*Problem description*
Tally the lines of the data that include the word "deer" and state the total, nothing else.

*Recorded data*

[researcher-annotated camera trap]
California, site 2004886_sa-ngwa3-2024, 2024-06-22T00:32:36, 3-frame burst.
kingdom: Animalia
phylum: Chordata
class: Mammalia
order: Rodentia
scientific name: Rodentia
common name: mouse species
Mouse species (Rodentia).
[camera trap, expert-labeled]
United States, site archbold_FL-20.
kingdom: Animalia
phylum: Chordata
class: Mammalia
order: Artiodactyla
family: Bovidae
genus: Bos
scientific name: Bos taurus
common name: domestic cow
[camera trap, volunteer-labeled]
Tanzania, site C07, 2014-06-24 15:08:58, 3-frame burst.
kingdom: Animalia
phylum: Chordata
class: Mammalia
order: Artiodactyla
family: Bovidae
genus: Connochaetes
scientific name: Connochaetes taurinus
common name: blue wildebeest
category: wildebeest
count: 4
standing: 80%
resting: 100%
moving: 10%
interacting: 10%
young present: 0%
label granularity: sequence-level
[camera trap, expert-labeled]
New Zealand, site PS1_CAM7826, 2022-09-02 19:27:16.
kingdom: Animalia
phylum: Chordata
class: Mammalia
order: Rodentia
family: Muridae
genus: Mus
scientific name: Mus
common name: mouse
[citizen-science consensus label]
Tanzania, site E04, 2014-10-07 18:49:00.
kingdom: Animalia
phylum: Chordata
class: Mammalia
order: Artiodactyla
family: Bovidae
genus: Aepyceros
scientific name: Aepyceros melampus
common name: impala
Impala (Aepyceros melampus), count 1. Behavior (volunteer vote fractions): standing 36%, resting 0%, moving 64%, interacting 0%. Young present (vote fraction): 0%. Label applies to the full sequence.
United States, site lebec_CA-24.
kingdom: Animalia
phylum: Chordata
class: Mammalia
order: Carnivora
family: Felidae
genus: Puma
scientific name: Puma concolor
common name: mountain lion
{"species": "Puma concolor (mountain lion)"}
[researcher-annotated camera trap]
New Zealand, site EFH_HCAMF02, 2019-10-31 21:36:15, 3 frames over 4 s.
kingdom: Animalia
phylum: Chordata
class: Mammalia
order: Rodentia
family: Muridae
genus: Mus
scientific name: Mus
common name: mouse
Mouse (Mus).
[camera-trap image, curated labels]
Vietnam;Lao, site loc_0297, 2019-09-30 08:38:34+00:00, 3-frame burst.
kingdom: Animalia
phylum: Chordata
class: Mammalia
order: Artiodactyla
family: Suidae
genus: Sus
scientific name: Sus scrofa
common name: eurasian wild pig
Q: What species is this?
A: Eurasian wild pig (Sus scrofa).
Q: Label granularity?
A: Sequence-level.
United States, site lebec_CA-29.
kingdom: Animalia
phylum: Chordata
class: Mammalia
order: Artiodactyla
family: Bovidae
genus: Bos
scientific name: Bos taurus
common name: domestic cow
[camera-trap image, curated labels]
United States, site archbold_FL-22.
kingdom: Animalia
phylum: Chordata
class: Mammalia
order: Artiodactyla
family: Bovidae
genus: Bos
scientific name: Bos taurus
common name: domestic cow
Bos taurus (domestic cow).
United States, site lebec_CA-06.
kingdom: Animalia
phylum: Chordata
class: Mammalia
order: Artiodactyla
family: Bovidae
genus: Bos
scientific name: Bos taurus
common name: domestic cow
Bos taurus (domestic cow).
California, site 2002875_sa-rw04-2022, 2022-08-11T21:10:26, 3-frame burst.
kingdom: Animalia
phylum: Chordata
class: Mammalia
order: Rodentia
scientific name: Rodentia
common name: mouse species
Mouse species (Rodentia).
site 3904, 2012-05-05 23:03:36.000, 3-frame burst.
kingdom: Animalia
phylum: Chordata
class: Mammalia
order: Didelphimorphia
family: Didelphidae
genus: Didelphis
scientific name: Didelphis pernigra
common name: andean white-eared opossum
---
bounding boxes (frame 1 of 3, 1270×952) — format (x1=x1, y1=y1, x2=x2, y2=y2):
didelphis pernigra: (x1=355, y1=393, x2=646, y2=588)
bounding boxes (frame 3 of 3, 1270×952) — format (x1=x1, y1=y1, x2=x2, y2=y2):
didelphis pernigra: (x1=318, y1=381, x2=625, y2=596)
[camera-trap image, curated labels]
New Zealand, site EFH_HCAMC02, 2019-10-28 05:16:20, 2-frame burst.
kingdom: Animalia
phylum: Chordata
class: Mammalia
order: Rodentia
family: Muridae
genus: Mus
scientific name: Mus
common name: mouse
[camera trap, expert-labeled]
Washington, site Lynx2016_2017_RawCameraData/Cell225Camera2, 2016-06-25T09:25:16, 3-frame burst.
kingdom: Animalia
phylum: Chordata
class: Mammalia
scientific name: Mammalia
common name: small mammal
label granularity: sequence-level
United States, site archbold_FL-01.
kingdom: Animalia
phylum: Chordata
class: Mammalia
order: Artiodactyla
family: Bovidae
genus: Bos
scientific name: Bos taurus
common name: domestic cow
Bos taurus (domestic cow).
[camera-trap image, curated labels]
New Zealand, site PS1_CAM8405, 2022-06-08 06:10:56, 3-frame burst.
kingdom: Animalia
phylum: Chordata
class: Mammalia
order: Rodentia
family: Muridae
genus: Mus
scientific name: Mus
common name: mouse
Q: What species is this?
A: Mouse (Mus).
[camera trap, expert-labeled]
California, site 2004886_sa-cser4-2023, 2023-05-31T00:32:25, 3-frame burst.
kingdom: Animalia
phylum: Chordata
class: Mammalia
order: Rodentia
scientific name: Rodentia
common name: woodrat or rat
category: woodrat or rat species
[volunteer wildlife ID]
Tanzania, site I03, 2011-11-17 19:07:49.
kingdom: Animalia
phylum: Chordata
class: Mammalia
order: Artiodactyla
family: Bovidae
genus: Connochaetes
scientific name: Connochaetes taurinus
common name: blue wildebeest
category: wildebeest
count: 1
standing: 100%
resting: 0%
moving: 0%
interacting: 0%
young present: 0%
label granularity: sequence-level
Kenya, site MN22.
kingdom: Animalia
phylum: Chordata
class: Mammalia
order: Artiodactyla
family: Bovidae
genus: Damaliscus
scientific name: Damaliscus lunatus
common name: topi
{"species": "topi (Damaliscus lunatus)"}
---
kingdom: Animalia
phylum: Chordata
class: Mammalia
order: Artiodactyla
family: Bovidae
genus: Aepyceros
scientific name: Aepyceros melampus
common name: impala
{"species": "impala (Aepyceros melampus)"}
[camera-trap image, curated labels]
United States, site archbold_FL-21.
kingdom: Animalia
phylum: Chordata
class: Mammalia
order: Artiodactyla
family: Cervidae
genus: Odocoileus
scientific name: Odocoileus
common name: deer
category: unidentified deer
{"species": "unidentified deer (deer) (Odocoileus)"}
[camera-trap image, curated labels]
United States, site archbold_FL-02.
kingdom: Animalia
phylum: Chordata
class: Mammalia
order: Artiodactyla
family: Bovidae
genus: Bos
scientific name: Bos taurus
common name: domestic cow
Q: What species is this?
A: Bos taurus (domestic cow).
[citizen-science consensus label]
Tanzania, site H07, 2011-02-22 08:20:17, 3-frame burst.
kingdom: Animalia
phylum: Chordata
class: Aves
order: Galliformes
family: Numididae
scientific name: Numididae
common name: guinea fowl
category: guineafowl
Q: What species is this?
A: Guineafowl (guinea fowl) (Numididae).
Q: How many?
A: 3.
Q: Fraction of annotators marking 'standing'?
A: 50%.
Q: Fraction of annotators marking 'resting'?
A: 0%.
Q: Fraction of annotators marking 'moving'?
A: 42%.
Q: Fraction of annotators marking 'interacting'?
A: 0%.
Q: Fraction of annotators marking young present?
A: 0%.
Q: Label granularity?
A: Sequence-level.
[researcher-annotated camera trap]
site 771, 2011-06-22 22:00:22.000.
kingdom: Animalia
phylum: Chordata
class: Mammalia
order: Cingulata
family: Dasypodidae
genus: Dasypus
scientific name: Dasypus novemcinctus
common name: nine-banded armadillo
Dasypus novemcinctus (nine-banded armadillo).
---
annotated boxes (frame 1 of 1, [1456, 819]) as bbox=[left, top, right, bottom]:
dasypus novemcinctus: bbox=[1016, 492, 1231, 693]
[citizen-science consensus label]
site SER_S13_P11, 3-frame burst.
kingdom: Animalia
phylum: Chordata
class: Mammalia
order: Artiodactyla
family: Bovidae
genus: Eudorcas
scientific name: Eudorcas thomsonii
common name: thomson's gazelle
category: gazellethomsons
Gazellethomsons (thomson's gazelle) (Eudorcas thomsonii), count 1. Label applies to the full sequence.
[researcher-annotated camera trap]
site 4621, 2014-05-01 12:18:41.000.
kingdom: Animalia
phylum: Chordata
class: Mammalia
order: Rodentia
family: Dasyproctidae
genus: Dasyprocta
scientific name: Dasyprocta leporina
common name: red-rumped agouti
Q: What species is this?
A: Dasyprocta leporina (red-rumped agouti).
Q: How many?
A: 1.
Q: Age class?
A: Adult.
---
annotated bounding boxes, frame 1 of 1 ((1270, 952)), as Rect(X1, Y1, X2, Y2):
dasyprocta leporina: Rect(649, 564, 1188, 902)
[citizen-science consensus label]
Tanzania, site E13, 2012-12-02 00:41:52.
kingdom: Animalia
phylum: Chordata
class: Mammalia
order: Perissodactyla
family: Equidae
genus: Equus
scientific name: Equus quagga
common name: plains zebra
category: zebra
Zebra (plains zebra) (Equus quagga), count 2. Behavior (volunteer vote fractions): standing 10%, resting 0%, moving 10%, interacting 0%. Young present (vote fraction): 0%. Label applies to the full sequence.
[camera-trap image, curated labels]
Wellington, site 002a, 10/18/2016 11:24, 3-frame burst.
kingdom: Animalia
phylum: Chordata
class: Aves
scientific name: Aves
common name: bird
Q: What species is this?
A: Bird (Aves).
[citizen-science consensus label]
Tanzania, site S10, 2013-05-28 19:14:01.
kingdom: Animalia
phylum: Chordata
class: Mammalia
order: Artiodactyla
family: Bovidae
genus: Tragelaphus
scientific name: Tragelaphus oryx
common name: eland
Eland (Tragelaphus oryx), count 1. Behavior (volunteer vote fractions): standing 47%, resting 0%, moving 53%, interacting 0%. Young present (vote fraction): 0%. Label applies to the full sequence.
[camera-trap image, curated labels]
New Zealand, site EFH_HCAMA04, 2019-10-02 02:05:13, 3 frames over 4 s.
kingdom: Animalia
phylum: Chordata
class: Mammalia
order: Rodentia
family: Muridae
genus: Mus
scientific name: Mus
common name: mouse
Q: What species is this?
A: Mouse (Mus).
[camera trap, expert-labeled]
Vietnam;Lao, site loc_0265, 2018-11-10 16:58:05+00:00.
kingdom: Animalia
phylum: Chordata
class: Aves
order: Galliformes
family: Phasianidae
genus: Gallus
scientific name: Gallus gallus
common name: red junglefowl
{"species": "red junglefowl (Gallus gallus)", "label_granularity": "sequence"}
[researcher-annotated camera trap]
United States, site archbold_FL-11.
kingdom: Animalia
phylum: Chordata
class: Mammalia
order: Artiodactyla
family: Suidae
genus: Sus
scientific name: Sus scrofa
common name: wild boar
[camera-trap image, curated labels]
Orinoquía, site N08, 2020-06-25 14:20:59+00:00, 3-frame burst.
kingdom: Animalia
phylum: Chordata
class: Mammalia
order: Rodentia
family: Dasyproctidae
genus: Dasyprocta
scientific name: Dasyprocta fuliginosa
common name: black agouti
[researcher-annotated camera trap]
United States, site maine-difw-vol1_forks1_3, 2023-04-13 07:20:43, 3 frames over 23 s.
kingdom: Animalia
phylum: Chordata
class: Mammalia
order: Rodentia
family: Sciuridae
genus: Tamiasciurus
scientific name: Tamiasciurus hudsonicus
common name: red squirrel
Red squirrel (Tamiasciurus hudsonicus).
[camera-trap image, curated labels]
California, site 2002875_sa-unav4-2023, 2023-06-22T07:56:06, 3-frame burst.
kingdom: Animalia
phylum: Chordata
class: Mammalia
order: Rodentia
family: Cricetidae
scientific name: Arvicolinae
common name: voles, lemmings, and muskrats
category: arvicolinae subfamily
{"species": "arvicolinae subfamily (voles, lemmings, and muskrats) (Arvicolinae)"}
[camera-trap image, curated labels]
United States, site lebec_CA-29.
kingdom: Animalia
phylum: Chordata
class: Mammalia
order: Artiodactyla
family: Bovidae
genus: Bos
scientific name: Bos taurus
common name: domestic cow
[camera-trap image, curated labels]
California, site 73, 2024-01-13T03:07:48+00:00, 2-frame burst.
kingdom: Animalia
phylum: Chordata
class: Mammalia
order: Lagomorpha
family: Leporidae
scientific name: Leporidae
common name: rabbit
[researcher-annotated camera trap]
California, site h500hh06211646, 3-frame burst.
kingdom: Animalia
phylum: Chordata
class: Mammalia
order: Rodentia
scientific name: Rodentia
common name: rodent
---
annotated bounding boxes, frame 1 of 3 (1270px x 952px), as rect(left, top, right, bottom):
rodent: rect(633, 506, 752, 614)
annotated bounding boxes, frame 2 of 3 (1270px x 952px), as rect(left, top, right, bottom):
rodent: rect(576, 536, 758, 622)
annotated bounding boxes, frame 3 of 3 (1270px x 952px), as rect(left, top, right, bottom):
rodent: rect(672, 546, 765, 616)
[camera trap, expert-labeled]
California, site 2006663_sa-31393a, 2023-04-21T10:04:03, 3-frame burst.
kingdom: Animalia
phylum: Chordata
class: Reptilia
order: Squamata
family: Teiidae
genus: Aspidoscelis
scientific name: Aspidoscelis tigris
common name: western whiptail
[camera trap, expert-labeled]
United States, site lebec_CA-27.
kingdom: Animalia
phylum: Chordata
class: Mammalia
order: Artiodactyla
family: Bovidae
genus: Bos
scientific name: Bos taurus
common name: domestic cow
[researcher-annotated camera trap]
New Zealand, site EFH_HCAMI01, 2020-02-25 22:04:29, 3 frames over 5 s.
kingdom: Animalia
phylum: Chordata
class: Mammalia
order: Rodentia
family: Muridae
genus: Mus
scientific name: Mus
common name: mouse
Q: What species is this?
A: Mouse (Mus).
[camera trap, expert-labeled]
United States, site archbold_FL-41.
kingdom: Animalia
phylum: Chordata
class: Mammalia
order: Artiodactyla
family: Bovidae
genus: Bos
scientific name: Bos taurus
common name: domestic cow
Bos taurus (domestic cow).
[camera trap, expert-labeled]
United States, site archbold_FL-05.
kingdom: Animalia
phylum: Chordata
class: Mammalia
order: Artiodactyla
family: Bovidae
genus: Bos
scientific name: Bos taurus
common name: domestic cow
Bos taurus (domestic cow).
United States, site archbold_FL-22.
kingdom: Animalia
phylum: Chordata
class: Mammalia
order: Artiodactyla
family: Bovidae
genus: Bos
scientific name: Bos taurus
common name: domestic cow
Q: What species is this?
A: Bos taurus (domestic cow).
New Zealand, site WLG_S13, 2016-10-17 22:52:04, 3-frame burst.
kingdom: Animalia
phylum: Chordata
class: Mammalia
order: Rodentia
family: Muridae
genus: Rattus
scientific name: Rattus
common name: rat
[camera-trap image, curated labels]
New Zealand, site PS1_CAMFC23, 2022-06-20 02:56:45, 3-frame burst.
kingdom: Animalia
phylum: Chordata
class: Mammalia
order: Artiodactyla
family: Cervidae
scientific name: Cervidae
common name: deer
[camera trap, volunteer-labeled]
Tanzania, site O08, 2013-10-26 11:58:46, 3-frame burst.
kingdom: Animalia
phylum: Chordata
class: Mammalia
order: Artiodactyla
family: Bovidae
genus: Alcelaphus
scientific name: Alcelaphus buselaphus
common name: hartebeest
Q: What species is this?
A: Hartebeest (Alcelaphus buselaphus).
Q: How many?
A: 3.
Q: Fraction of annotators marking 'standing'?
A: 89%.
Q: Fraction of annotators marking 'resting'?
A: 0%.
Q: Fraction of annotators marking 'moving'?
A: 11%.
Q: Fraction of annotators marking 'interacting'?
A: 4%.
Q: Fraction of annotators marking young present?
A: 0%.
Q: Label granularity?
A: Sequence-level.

*Answer*
4